DOCUMENT EXCERPT:
*** Begin section ***

How A Plant-Based Diet Helps The Environment

There is a lot of talk in the media right now (and apparently among celebrities at award shows) about the effects of animal consumption on our Earth's environment. While I normally could not care less about what celebrities do or say in their personal lives, the use of the their platform (albeit in a sometimes aggressive way) to bring awareness to a hugely important issue is something with which I can get on board.


There is no doubt that the raising and consuming of animals and their byproducts negatively affects the health of our plant in several ways. While I know firsthand that going from a meat-lover to a plants-only-gal is DIFFICULT, what keeps me going strong without looking back is the knowledge I've obtained, the impact I choose every day to have, and the amazing effects on my own personal health. For my own personal journey, it was a step by step process - as it is for many people. If you do wish to switch to a plant-based diet, keep in mind that you do not need to approach it with an all-or-nothing mentality. As time goes on, I find myself anchored firmer to this lifestyle, without the need to go back. If you want more info on making the switch, download my free guide here!


Now, let's dive in:

If every person in the United States had one or more days per week where they did not consume meat or dairy, it would save the environment from thousands of tons of carbon emissions. It would also reduce water usage by about half. These reductions alone would reduce threats to Earth's health and habitability for humans, plant life and animal life.


Water

Water scarcity is a real and very large issue. Currently, over a billion people live without access to clean water. Livestock farming uses significant amounts of water to produce meat.


Another example: Kidney beans require about a tenth of the water required to produce beef, while providing even more nutritional benefit such as fiber, vitamins and minerals, and far less saturated fat.


Farming livestock also pollutes the waterways. When animal waste is managed poorly, it gets into the water and can create "dead zones," where very few species can survive. As of 2011, 530 marine dead zones were identified. (1)





Greenhouse Gas Emissions


Earth's temperature continues to increase because of the greenhouse gas we produce. Meat production requires significant amounts of energy. Aside from growing the crops to feed the animals - raising, slaughtering and transporting animals burns fossil fuels. 51% of greenhouse gas emissions each year are due to raising and producing livestock and their byproducts, (2) which is double the amount of a plant-based eater. (3)


Nature, Habitat and Species

Eating animals accounts for the largest contribution of habitat loss. (4)

It takes vast amounts of land to raise animals on. It is estimated that 200 square feet of rain forest is destroyed just to produce 1 lb of beef. (5) This is 3x more land than what is needed for a vegan diet. (6)

*** End section ***

SUPPLIED MATERIAL:
*** Begin section ***

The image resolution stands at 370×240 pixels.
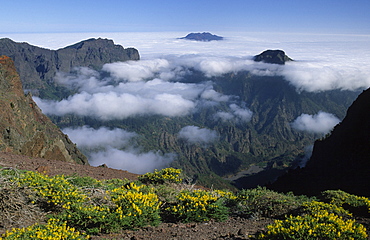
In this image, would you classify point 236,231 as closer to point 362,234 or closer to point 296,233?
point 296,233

*** End section ***
*** Begin section ***

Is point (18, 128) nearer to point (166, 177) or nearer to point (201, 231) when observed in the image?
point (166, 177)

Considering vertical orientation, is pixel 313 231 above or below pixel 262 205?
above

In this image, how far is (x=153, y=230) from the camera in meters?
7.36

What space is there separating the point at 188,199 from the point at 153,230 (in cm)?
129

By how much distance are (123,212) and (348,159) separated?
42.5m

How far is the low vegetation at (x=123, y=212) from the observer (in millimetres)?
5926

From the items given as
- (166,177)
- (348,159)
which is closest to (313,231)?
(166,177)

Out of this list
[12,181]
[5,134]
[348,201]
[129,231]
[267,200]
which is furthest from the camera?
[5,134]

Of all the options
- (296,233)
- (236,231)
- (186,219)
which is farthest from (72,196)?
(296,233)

*** End section ***
*** Begin section ***

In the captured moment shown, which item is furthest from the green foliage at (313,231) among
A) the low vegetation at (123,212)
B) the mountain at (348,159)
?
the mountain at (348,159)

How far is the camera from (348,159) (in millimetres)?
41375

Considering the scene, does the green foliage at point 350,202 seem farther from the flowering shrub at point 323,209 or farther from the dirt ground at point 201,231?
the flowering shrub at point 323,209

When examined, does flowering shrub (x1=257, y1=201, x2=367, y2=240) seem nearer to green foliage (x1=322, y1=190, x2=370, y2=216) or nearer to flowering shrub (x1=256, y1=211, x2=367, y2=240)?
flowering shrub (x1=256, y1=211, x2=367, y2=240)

*** End section ***

EXERCISES TO COMPLETE:
a. Write out the stretch of the plant-based diet article from "Another example: Kidney" through "less saturated fat." word for word.
b. According to the plant-based diet article, how many marine dead zones had been identified as of 2011?
c. Continue the article on how a plant-based diet helps the environment, starting after its last sentence.

RESPONSES BY ITEM NUMBER:
a.
Another example: Kidney beans require about a tenth of the water required to produce beef, while providing even more nutritional benefit such as fiber, vitamins and minerals, and far less saturated fat.

b. 530

c.
In a 2016 Greenpeace Study, it was shown that cattle farming is responsible for 63% of Amazon rain forest destruction. The land is destroyed for soy cultivation for feeding the animals. 80% of Amazon soy is grown for animal feed. It provides high levels of protein to livestock. Much smaller percentages of soy are used for oil or eaten directly.


This territory is crucial for survival. The Amazon is often referred to as the 'Earth's lungs.' Trees collect carbon dioxide and make oxygen out of it.Therefore, less trees=worse air quality.


I hope this info inspires you to assess your own diet and its impact on our planet. Again, going plant-based doesn't have to happen in one day, but if we all took animal products out of our diets for at least one day per week, we could have a great impact. Here's the good news - eating plants has given me so much more freedom when it comes to eating, has made me a far better and more creative cook and provides so much more diversity in meals than meat ever could.


This post is not meant to bully or cause shame or guilt - just the opposite. It is meant to educate and use my voice to speak about things that matter to me. If these things matter to you, then I hope it helps you to make the changes you wish to make! If not, then keep on keeping on and hopefully you become a little more aware from reading this information. I encourage you all to do your own research and become self-educated on this topic.


It is my sincerest hope that the current events of our planet and the information available to us empowers us all to do what we can to help preserve the magnificent planet we live on and the life of the species with which we share it.

















(1) World Resources Institute. (2011). New Web-Based Map Tracks Marine "Dead Zones" Worldwide. [online] Available at: http://www.wri.org/news/2011/01/new-web-based-map-tracks-marine-dead-zones-worldwide


(2) Goodland, R., and Anhang, J., 2009. Livestock and climate change. World Watch.


(3) Hedenus, F., Wirsenius, S. and Johansson, D. (2014). The importance of reduced meat and dairy consumption for meeting stringent climate change targets. Climatic Change, 124(1-2), pp.79-91.


(4) Oppenlander, R. (2012). Comfortably Unaware :: Biodiversity and Food Choice: A Clarification. [online] Comfortablyunaware.com.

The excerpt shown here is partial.